Roger est l’un des deux enfants qui furent sauvés par Cypri et Berthier en juin 1942. Il avait alors exactement l’âge que j’ai aujourd’hui, mais sa sœur Ginette avait un an de plus que lui. Mon oncle possède une Taunus jaune canari, chose plutôt voyante pour un pasteur dans une ville comme Angers. Converti au protestantisme pour embêter sa mère qui l’avait obligé à rentrer de Londres pour faire son service militaire contre son gré, il a épousé Christine, une Écossaise avec laquelle il a eu quatre enfants que nous ne voyons presque jamais. J’aime bien quand mon oncle passe à Paris et vient dormir à la maison, sur le canapé du salon, à cause de son humour pince-sans-rire très british. Quant à ma tante Ginette, elle est divorcée d’un gars que je n’ai jamais connu, mais dont le surnom de Jojo l’Indien m’a toujours fait fantasmer, ce qui me ramène directement aux États Unis.

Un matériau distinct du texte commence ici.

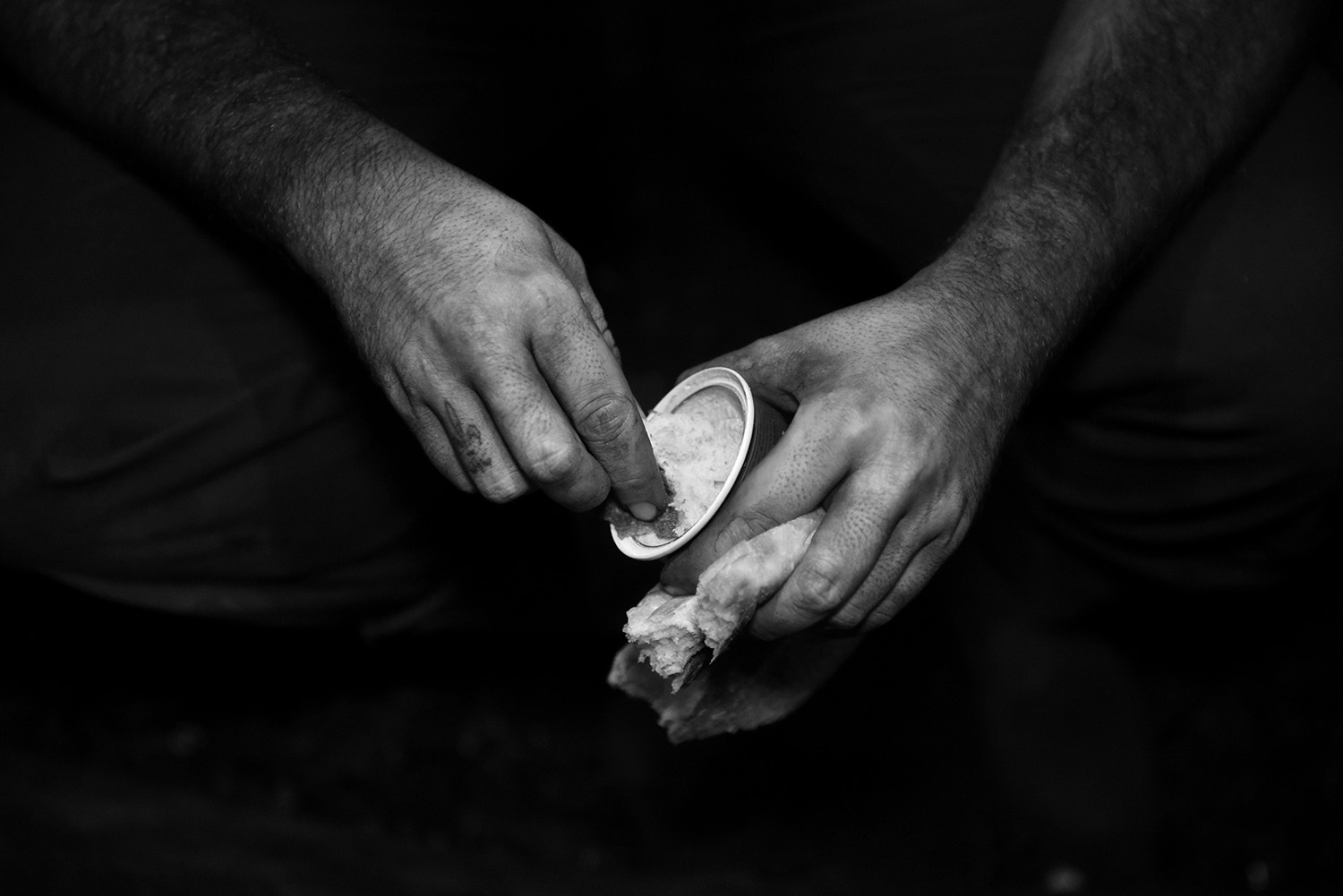 Dusty hands of coal miner who eats his meal during the break.The only thing next to their equipment they may carry in the coal mine is a bottle of water and lunch.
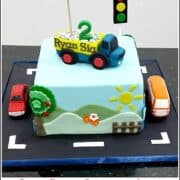 A square cake with a dump truck cake topper. Cake is decorated with scenery on the sides and a fondant car and bus on the cake board.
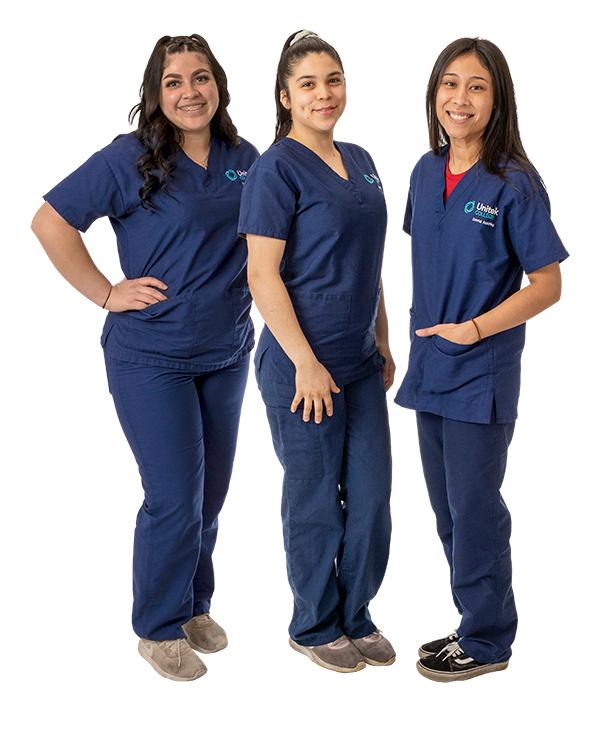 Three students in blue scrubs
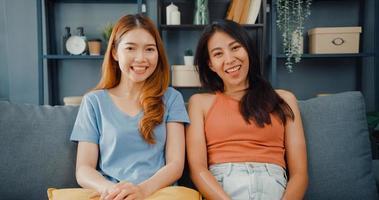 tiener paar aziatische vrouwen voelen zich gelukkig lachend en kijken naar de camera terwijl ze ontspannen in de woonkamer thuis. vrolijke kamergenoot dames videogesprek met vriend en familie, lifestyle vrouw thuis concept. foto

Dans la voiture louée par Papa, Mr Fishkin nous fait visiter Washington, une ville morte, mortelle, administrative, édifiée de monuments blancs et peuplée majoritairement de citoyens noirs. D'un coin de la capitale américaine à l'autre, le clivage est évident entre les riches et pauvres. L'architecture néo-classique des pièces montées officielles que nous enchaînons comme derrière la vitrine d'une pâtisserie des beaux quartiers ne me touche guère. Nous allons au Capitole, mais nous regarderons la Maison-Blanche sans descendre de voiture. Le Washington Monument avec son obélisque me renvoie l'image de la Marche pour le travail et la liberté (March on Washington for Jobs and Freedom) en 1963 où trois cent mille personnes se rassemblèrent autour du bassin. Au premier plan de la photo, mes parents et ma sœur descendent les marches du Lincoln Memorial. Agnès et maman portent une robe à fleurs. Pour une fois, Papa a la cravate nouée jusqu'au cou. Habituellement il la porte légèrement desserrée avec, dessous, le petit bouton du col ouvert, un souvenir de ses années de journalisme.